A Resilience Score is only computed when there is sufficient data to produce a statistically meaningful result:
RequirementValue
Lookback window7 nights
Minimum nights with HRV data5 nights
Minimum HR samples per night20 samples
If fewer than 5 of the 7 nights have valid overnight HRV recordings, the score is returned as null. The daily breakdown is still returned so you can show users how many nights have been counted and encourage consistent device wear.

How It Works

HRV metric selection

The score prefers RMSSD (Root Mean Square of Successive Differences) as the HRV metric, since it is the most widely available measure of short-term HRV and is reported by most consumer wearables. If no RMSSD data survives the sleep-window filter, the algorithm automatically falls back to SDNN (Standard Deviation of Normal-to-Normal intervals). The metric type used (RMSSD or SDNN) is returned in the score response so it can be surfaced in the UI where appropriate.

Sleep-window filtering

Only HR samples recorded during confirmed sleep are used. The algorithm:
  1. Fetches all sleep sessions in the lookback window.
  2. Extracts stage-level windows where the user was in any asleep stage (Light, Deep, REM, or generic Sleeping).
  3. Filters HR data points to those timestamps - excluding awake periods and sleep latency.
If a sleep session has no stage-level data, the full session window is used as a conservative fallback.

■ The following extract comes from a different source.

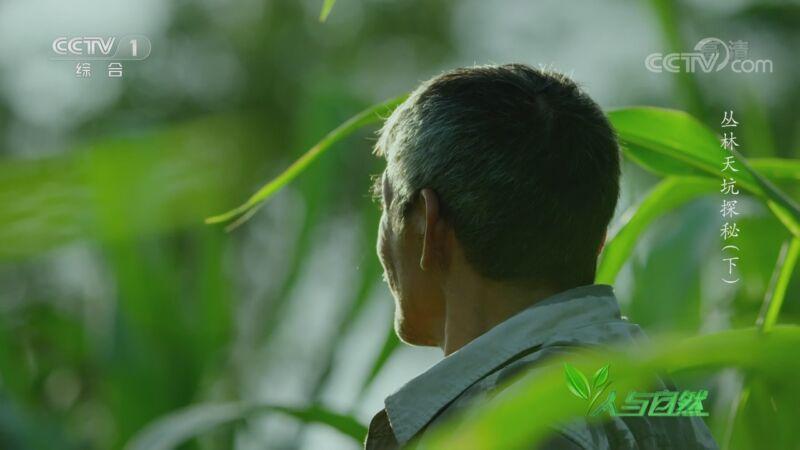 《人与自然》 20200910 丛林天坑探秘(下)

Coefficient of variation (HRV-CV)

The weekly score is the coefficient of variation of nightly average HRV values across the lookback window:
HRV-CV = standard deviation of nightly HRV averages / mean of nightly HRV averages
A lower HRV-CV means more consistent overnight HRV - the body is recovering steadily night to night. A higher HRV-CV indicates more variability, which can reflect stress, illness, overtraining, or lifestyle disruption.

Daily view

Each score response includes a day-by-day breakdown of overnight HRV values for the lookback window:
{
  "hrv_cv": 0.087,
  "metric_type": "RMSSD",
  "days_counted": 6,
  "lookback_days": 7,
  "daily_scores": [
    { "date": "2025-04-09", "hrv_value_ms": 42.1, "has_data": true },
    { "date": "2025-04-10", "hrv_value_ms": null, "has_data": false },
    { "date": "2025-04-11", "hrv_value_ms": 39.8, "has_data": true },
    { "date": "2025-04-12", "hrv_value_ms": 44.3, "has_data": true },
    { "date": "2025-04-13", "hrv_value_ms": 40.5, "has_data": true },
    { "date": "2025-04-14", "hrv_value_ms": 38.9, "has_data": true },
    { "date": "2025-04-15", "hrv_value_ms": 43.7, "has_data": true }
  ]
}
Days where the device was not worn during sleep or where insufficient samples were recorded will have has_data: false.